For comparing XML document instances, a naive compare of the parsed DOM trees will not work. You will probably need to implement your own NodeComperator that recursively compares a node and its child-nodes with some other node and its child-nodes based on your specific criteria such as:
- When is the order of child elements significant?
- When is whitespace in text-content significant?
- Are there default values for some elements and are they applied by your parser?
- Should entity references be expanded for comparison
Minidom is a good starting point for parsing the files and is easy to use. The actual implementation of the comparison function for your specific application however needs to be done by you.
Personally, whenever possible, I'd start with elementtree (preferably the C implementation that comes with Python's standard library, or the lxml implementation, but that's essentialy a matter of higher speed, only).
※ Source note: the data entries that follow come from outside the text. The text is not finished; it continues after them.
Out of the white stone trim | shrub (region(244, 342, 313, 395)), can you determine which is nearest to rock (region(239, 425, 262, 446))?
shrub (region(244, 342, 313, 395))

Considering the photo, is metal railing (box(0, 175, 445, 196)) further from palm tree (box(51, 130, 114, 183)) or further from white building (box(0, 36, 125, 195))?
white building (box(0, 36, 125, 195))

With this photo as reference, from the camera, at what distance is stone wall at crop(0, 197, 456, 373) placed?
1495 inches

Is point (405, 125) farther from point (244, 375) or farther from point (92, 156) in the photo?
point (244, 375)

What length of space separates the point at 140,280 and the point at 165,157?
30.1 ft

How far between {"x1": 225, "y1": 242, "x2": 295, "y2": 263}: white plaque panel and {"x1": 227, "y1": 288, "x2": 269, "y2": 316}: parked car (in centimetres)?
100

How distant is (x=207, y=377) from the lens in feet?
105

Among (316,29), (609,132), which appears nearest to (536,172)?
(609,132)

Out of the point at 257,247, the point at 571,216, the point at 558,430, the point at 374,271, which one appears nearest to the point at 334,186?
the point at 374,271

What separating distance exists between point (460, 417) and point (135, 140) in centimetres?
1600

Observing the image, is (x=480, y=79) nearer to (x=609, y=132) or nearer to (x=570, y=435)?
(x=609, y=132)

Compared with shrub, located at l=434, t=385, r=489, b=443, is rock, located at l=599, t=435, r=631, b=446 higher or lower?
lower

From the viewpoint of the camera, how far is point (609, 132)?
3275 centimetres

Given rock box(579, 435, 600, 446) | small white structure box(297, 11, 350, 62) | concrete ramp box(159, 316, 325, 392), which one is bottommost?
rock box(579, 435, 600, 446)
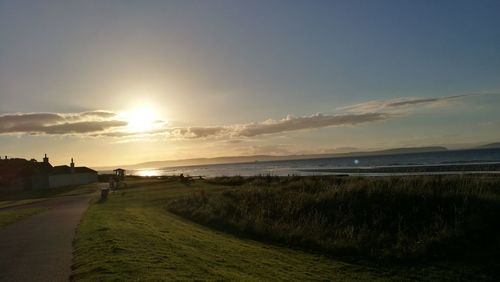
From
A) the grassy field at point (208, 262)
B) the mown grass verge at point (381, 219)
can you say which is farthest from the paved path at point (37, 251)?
the mown grass verge at point (381, 219)

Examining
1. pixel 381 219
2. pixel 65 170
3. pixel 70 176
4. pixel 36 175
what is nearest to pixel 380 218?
pixel 381 219

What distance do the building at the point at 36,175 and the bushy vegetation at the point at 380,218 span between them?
58.0 m

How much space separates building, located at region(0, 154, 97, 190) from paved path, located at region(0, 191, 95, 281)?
60.2 metres

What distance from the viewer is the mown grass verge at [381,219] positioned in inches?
634

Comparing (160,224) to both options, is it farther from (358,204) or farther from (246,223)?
(358,204)

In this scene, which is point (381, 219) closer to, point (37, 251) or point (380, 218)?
point (380, 218)

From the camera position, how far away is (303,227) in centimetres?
2000

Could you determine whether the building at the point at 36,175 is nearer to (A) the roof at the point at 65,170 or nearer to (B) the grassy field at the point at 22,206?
(A) the roof at the point at 65,170

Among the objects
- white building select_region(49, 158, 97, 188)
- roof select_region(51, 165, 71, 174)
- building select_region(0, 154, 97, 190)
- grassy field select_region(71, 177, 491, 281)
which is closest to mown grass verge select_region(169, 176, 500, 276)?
grassy field select_region(71, 177, 491, 281)

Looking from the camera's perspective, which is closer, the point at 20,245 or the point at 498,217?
the point at 20,245

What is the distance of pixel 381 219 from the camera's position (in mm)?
20344

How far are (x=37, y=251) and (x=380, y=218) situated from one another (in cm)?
1395

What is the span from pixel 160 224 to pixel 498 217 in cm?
1424

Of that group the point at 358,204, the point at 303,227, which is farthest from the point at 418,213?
the point at 303,227
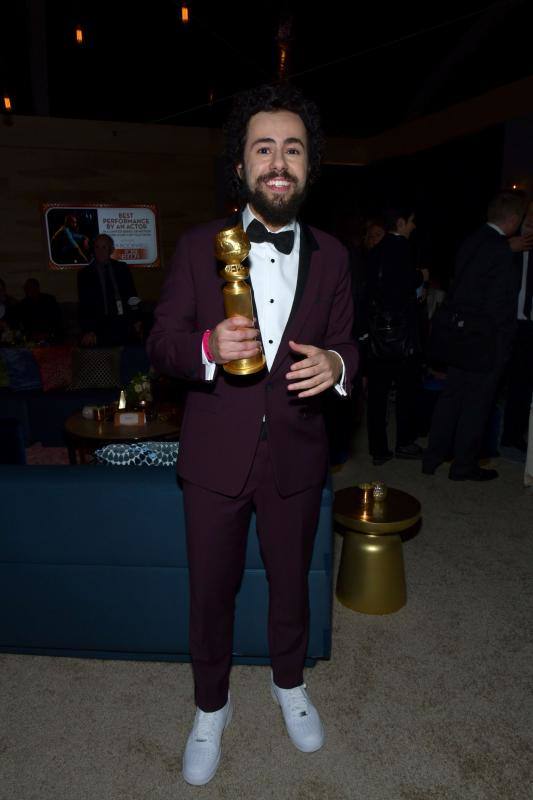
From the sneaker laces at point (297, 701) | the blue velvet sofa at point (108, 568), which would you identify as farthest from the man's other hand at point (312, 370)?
the sneaker laces at point (297, 701)

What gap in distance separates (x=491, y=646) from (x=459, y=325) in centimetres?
211

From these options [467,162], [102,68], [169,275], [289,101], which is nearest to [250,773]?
[169,275]

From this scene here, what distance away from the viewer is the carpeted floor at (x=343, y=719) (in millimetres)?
1898

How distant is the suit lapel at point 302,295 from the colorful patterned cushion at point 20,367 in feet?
15.0

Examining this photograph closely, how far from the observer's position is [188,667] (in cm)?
245

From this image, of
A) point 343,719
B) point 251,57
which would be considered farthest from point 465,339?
point 251,57

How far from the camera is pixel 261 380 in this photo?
5.59 ft

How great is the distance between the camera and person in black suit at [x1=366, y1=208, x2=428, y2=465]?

It's not a standard-compliant DOM, but holds the same information in a more Pythonic and handier way. You can start by calling xml.etree.ElementTree.parse
, which takes the XML source and returns an element-tree; do that on both sources, use getroot
on each element tree to obtain its root element, then recursively compare elements starting from the root ones.
Children of an element form a sequence, in element tree just as in the standard DOM, meaning their order is considered important; but it's easy to make Python sets out of them (or with a little more effort "multi-sets" of some kind, if repetitions are important in your use case though order is not) for a laxer comparison. It's even easier for attributes for a given element, where uniqueness is assured and order is semantically not relevant.
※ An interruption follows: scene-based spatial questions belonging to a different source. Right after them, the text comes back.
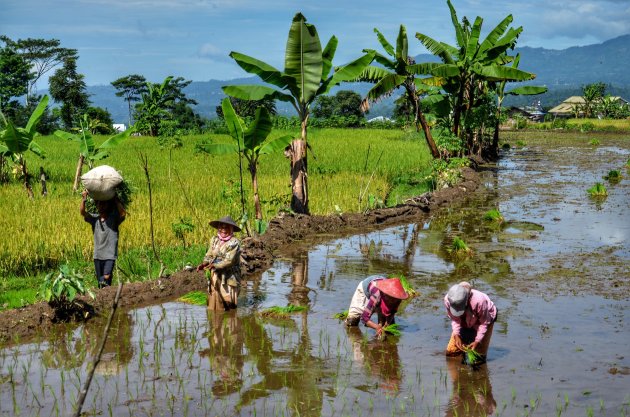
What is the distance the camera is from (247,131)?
1104 centimetres

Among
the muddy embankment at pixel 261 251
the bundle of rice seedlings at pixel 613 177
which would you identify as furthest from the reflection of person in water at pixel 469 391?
the bundle of rice seedlings at pixel 613 177

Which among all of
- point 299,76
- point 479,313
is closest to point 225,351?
point 479,313

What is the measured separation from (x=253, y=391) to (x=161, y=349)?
1349 millimetres

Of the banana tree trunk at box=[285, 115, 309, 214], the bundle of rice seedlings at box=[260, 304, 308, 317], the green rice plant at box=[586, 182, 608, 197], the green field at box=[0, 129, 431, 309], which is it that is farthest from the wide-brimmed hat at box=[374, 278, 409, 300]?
the green rice plant at box=[586, 182, 608, 197]

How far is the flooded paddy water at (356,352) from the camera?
554 cm

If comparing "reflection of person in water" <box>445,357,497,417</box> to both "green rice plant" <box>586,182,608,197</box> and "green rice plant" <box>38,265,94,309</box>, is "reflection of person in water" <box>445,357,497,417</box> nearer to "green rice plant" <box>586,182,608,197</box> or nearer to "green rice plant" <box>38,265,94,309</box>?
"green rice plant" <box>38,265,94,309</box>

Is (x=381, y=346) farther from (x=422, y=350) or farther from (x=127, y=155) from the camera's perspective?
(x=127, y=155)

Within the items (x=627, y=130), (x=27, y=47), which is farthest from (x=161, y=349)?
(x=27, y=47)

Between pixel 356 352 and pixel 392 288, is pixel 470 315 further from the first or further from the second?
pixel 356 352

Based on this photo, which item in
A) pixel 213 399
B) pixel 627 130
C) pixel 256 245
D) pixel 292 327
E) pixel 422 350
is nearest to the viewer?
pixel 213 399

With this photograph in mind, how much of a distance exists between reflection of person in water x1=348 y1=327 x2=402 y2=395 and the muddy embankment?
2.48 metres

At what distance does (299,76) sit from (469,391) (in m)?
7.63

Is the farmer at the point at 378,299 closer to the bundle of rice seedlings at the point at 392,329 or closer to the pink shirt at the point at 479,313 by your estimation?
the bundle of rice seedlings at the point at 392,329

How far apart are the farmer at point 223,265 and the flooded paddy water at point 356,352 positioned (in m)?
0.23
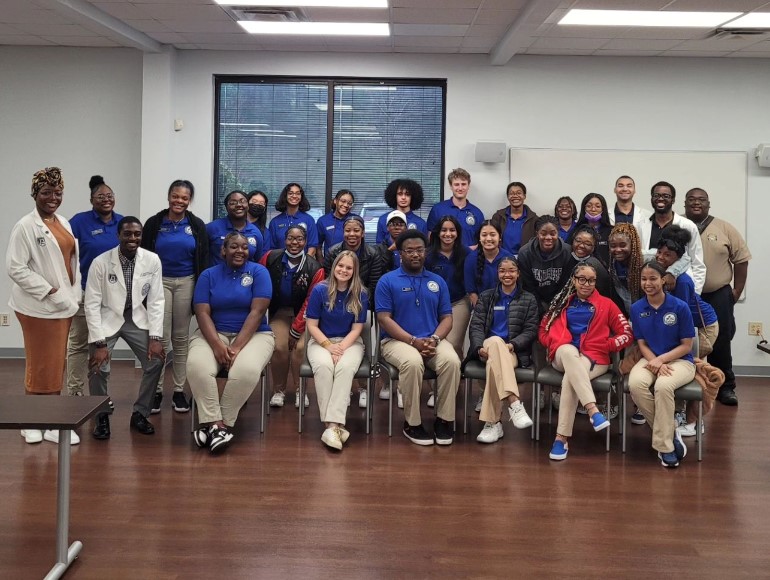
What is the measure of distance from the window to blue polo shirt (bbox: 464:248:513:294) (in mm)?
2365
Is there some specific reason you need a standard DOM rather than an alternative container like an element tree, or are you just using the term DOM in a general sense so that element tree would be OK?
In the past I've also had good results using PyRXP, which uses an even starker and simpler representation than ElementTree. However, it WAS years and years ago; I have no recent experience as to how PyRXP today compares with lxml or cElementTree.